Task requirements: As an exercise, copy out the entries exactly as written.

Entries provided:
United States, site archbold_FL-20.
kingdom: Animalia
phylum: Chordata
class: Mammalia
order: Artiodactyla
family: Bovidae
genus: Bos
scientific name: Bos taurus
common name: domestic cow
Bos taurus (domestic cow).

Completed task:
United States, site archbold_FL-20.
kingdom: Animalia
phylum: Chordata
class: Mammalia
order: Artiodactyla
family: Bovidae
genus: Bos
scientific name: Bos taurus
common name: domestic cow
Bos taurus (domestic cow).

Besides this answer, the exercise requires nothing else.